• Provided records:
— Start —

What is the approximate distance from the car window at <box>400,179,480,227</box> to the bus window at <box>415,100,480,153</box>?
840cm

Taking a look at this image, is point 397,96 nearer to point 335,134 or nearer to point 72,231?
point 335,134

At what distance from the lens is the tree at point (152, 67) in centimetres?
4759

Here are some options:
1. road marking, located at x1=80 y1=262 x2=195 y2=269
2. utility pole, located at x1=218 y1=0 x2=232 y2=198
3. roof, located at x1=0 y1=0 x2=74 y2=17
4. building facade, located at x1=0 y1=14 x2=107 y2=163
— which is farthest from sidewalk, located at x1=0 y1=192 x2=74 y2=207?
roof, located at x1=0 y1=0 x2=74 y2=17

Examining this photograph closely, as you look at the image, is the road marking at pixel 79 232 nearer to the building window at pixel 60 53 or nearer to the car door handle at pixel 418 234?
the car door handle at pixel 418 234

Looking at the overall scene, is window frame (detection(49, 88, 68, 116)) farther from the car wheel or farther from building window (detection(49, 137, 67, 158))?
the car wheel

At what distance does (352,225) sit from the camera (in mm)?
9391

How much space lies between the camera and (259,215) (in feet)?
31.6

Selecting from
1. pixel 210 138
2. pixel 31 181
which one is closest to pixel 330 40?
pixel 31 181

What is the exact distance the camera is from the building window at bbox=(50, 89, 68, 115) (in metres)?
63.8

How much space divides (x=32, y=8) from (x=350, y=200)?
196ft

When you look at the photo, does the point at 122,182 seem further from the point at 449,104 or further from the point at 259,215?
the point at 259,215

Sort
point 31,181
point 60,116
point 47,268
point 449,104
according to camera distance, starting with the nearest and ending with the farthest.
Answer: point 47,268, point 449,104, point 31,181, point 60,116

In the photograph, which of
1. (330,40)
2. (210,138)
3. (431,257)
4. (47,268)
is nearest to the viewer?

— End —

• What you need to do: Please copy out the material above word for word, from the line containing "When you look" through the end of the material.

• Solution to the exercise:
When you look at the photo, does the point at 122,182 seem further from the point at 449,104 or further from the point at 259,215?
the point at 259,215

Sort
point 31,181
point 60,116
point 47,268
point 449,104
according to camera distance, starting with the nearest and ending with the farthest.
Answer: point 47,268, point 449,104, point 31,181, point 60,116

In the photograph, which of
1. (330,40)
2. (210,138)
3. (431,257)
4. (47,268)
is nearest to the viewer?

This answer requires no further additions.